EH: What do you think Panathinaikos needs to return to the old glory?

M.H.: Stability. Let the good players stay, let the coaching staff stay, and little by little they will return to their level, where they should be. Also, support. They have support from the fans and plenty of it, but I’m talking about the front office and so on. I think they will be fine very, very soon.

EH: I remember something you said in April about ruling out a return to the NBA in the future. Is that your position?

M.H.: No, no. That’s a lie. That’s a lie. Something like that always comes out but I didn’t talk to the media. We barely had interviews in Russia, I don’t know how that came out. That’s not true. About this, if I can say something about what I really think is that I am happy here. I have a lot of things to do in Europe and well, in the future, if something happens we’ll see. But really, I want to be here as long as I can, I want to earn a lot and I am happy.

EH: But do you prefer European basketball or the one over there?
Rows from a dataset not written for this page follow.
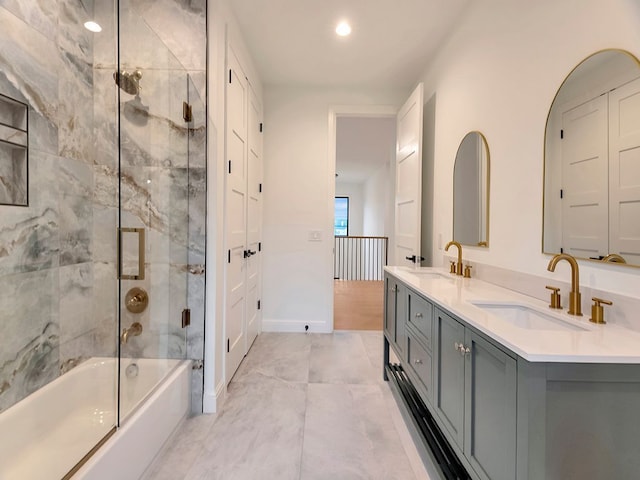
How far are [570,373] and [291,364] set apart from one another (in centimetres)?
217

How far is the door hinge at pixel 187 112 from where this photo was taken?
6.34 feet

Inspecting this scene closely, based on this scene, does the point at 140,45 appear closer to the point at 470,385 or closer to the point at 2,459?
the point at 2,459

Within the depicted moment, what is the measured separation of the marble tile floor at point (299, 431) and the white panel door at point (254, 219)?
483 mm

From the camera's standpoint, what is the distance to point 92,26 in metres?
1.91

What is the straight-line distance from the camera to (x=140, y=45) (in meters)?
1.84

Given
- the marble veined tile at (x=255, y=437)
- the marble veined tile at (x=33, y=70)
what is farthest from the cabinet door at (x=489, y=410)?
the marble veined tile at (x=33, y=70)

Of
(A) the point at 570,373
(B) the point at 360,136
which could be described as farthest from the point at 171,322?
(B) the point at 360,136

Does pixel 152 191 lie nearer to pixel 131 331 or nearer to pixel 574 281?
pixel 131 331

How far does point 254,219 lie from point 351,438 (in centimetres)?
203

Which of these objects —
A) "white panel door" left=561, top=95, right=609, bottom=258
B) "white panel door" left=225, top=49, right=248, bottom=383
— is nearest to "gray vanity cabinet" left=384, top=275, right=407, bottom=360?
"white panel door" left=561, top=95, right=609, bottom=258

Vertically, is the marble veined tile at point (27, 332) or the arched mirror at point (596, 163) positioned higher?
the arched mirror at point (596, 163)

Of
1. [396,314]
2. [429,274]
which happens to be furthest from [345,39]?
[396,314]

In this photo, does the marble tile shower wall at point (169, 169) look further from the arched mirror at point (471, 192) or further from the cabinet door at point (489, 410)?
the arched mirror at point (471, 192)

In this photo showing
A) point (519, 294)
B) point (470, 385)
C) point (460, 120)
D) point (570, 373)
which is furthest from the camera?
point (460, 120)
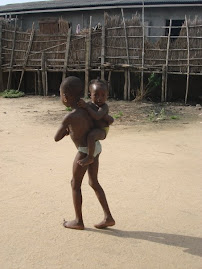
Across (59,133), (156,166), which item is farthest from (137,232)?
(156,166)

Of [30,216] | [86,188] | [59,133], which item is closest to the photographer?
[59,133]

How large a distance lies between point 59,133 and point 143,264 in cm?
120

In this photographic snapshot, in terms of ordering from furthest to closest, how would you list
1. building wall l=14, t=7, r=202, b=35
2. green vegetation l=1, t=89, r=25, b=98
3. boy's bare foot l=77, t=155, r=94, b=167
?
building wall l=14, t=7, r=202, b=35 → green vegetation l=1, t=89, r=25, b=98 → boy's bare foot l=77, t=155, r=94, b=167

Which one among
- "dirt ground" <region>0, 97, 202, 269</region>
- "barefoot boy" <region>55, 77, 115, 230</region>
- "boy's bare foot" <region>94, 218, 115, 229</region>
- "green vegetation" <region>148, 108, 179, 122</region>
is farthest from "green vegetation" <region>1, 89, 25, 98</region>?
"boy's bare foot" <region>94, 218, 115, 229</region>

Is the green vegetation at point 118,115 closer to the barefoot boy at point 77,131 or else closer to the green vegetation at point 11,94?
the green vegetation at point 11,94

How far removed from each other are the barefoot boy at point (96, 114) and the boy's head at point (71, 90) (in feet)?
0.21

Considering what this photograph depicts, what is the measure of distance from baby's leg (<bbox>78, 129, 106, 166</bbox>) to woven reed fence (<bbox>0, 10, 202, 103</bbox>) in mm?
8727

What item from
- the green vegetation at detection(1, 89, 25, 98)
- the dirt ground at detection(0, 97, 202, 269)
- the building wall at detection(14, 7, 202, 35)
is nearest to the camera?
the dirt ground at detection(0, 97, 202, 269)

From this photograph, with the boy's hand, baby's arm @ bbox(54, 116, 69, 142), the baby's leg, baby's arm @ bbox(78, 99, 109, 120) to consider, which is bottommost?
the baby's leg

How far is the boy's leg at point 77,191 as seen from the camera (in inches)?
116

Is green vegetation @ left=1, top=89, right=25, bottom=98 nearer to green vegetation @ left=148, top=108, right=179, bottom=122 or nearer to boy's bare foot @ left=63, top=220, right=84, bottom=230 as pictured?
green vegetation @ left=148, top=108, right=179, bottom=122

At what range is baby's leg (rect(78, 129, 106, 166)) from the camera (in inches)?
111

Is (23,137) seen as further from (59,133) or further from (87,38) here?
(87,38)

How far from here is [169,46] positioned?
1118 centimetres
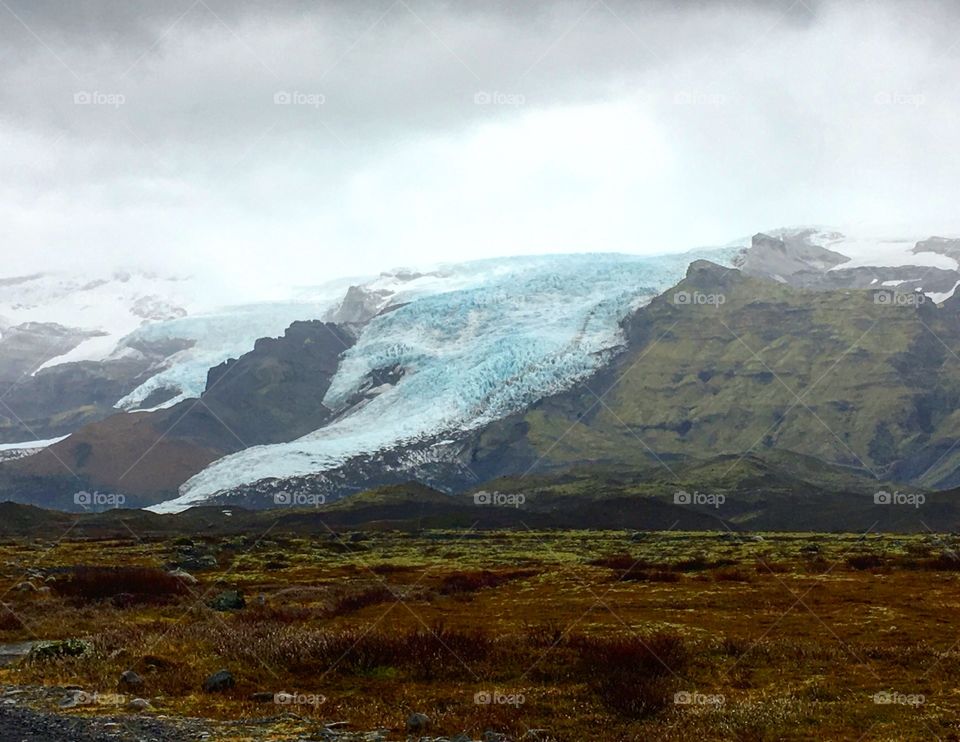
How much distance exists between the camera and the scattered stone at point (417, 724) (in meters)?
19.5

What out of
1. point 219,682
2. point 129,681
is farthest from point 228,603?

M.H.: I was talking with Dzanan [Musa] about how ironic it is. I can’t say that it’s easier to play there than here, like the others, because I wasn’t lucky enough to play and have a role with a lot of minutes. The irony is that if the game here is more difficult, in my first year and in Russia I had better stats. I can’t say that [laughs]. If in the NBA you make it big, you are pushed by the team, the coaching staff, and the front office, it’s going to be amazing, you can do everything. The court is bigger, you play much more one-on-one and you can show your individual quality. Here you have to be very smart. When, where, there’s a lot of help defense… And nobody wants to lose, you know? In Europe, a team loses and you feel the pressure. It’s much more difficult because there’s club pressure if you lose.

EH: They said you were able to copy Zach Lavine’s slam dunk contests. Can you dunk better than him?

M.H.: This guy has won the slam dunk contest twice. How many have I won? Zero. Who says such things? [Laughs].

EH: So do we need a dunk contest and an All-Star in EuroLeague?

M.H.: Ugh, good question. I think this league is very serious. There’s no time to do an All-Star, although it would be very, very fun for the fans and the media. But I don’t think there’s time [laughs]. When playoff time approaches the head is 180 percent focused, it’s unbelievable. It should be in February or something, right? But if you play in Spain, a country that has the King’s Cup, when are you going to play? At Christmas? There’s no time either. The EuroLeague is very demanding and very serious. And if you play the ACB, too.